- [DO THIS]: Could you put the lines of the records, from the line with "At what distance does" up to and including the last line of the records, into a numbered list with blank lines left out?

BEGIN RECORDS FOR THE TASK

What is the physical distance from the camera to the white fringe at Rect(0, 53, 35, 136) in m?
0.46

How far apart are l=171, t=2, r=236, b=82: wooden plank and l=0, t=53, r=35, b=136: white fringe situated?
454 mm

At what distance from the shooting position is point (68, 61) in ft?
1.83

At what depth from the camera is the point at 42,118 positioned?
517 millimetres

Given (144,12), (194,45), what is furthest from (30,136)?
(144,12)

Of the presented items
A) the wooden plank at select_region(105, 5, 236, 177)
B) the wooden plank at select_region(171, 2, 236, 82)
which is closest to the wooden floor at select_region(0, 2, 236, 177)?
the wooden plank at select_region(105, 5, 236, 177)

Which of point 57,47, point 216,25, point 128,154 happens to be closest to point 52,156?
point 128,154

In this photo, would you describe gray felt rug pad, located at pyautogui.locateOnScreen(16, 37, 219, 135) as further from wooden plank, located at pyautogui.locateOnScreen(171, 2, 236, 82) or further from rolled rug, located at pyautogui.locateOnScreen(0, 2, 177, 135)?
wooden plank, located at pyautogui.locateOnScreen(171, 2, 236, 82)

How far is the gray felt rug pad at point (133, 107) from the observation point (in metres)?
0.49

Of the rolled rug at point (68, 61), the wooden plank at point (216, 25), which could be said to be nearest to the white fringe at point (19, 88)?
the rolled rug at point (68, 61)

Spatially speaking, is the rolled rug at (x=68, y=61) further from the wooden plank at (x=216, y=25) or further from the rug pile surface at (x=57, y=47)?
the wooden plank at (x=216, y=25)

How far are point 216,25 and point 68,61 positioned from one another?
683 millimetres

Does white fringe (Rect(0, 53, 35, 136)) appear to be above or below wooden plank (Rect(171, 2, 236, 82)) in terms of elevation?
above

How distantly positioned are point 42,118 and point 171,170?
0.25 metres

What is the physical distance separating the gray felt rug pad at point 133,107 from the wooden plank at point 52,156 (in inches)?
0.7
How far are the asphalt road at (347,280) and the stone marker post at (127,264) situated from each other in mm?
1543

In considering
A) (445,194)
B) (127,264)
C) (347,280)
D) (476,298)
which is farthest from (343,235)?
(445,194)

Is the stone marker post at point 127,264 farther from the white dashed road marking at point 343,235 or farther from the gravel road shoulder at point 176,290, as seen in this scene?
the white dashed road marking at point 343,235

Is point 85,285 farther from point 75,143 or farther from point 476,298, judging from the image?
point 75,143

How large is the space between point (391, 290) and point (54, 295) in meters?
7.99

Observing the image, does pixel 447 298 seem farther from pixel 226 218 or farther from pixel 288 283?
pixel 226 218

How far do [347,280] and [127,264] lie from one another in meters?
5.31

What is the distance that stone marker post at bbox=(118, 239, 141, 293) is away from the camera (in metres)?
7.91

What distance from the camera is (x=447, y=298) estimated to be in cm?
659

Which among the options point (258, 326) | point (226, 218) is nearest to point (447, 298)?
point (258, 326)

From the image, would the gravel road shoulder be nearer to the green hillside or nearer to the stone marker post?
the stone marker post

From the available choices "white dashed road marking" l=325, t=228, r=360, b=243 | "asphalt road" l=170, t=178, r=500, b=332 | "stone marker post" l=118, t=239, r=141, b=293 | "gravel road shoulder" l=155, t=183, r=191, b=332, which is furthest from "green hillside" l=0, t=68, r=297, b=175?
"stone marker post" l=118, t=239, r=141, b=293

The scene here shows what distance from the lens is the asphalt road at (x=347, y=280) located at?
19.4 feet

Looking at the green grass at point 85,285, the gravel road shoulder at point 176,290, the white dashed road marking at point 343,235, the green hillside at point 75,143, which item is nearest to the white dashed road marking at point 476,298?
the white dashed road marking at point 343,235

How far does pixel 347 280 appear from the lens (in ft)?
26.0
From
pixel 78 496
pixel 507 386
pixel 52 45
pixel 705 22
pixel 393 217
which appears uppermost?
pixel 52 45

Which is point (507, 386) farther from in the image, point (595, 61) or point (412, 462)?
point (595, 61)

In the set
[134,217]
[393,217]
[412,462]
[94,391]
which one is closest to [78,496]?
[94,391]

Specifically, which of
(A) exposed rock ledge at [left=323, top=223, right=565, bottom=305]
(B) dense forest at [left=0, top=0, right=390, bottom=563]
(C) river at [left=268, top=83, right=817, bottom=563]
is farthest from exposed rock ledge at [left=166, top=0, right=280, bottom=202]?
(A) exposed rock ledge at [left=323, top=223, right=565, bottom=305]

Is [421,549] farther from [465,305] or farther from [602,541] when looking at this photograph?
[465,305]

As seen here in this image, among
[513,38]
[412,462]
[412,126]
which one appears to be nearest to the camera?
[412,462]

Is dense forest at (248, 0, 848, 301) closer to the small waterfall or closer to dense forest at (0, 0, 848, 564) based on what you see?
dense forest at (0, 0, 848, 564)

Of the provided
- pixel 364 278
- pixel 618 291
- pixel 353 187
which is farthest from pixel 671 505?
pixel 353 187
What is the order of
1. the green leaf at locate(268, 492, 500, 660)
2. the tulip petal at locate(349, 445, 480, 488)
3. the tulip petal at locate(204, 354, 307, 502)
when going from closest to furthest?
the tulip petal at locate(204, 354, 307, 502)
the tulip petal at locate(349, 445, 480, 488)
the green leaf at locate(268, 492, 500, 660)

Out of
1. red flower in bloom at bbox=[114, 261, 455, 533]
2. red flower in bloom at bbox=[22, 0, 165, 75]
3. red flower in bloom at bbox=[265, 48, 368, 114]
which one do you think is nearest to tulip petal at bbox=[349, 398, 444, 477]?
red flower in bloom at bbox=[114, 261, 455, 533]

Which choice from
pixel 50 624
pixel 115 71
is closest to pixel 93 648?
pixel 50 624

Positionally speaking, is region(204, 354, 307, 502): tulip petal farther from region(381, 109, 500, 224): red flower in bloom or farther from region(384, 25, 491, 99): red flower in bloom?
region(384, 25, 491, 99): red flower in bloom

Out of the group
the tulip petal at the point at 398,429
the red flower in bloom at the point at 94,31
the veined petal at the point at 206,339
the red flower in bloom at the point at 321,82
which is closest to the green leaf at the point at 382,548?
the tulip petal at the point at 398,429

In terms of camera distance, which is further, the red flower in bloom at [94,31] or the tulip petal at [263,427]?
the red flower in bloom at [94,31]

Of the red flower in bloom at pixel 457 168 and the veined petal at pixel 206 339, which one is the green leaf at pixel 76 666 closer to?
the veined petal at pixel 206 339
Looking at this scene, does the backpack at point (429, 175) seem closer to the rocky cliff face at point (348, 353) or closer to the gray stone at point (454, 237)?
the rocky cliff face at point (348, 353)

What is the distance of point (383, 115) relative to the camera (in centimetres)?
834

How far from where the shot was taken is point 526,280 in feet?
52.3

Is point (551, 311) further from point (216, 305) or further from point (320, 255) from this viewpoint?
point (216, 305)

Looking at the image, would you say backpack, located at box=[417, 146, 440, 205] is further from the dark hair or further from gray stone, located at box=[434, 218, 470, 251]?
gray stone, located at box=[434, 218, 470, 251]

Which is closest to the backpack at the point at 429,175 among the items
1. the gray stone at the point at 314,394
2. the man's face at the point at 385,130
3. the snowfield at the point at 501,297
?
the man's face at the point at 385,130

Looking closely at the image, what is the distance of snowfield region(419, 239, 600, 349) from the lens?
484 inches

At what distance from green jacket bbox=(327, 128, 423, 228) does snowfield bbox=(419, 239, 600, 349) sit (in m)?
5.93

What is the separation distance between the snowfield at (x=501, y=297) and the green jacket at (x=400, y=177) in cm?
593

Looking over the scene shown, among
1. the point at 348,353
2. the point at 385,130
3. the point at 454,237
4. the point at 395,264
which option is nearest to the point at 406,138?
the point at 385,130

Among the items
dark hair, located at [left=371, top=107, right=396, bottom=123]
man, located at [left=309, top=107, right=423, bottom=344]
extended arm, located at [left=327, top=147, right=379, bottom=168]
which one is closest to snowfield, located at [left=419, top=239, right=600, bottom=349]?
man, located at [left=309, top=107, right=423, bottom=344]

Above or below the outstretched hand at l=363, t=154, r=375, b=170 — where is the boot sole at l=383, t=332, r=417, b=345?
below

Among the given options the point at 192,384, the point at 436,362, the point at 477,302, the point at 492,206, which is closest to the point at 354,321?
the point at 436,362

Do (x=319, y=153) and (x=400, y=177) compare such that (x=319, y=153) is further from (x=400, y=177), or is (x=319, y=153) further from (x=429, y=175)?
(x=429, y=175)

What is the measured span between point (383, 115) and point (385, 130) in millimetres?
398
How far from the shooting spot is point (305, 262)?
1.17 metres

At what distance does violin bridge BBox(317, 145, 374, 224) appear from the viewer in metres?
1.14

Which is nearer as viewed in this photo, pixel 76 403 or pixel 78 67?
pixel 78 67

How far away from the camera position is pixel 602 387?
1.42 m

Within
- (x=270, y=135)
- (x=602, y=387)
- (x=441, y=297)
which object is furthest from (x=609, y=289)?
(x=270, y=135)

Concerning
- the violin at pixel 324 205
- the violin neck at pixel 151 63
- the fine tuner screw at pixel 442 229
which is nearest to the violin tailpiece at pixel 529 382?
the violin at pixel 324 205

END RECORDS FOR THE TASK

- [FINISHED EXERCISE]:
1. At what distance does violin bridge BBox(317, 145, 374, 224) appear from the viewer in metres?
2. 1.14
3. Which is nearer as viewed in this photo, pixel 76 403 or pixel 78 67?
4. pixel 78 67
5. How far away from the camera position is pixel 602 387?
6. 1.42 m
7. Within
8. - (x=270, y=135)
9. - (x=602, y=387)
10. - (x=441, y=297)
11. which object is furthest from (x=609, y=289)?
12. (x=270, y=135)
13. Concerning
14. - the violin at pixel 324 205
15. - the violin neck at pixel 151 63
16. - the fine tuner screw at pixel 442 229
17. which is nearest to the violin tailpiece at pixel 529 382?
18. the violin at pixel 324 205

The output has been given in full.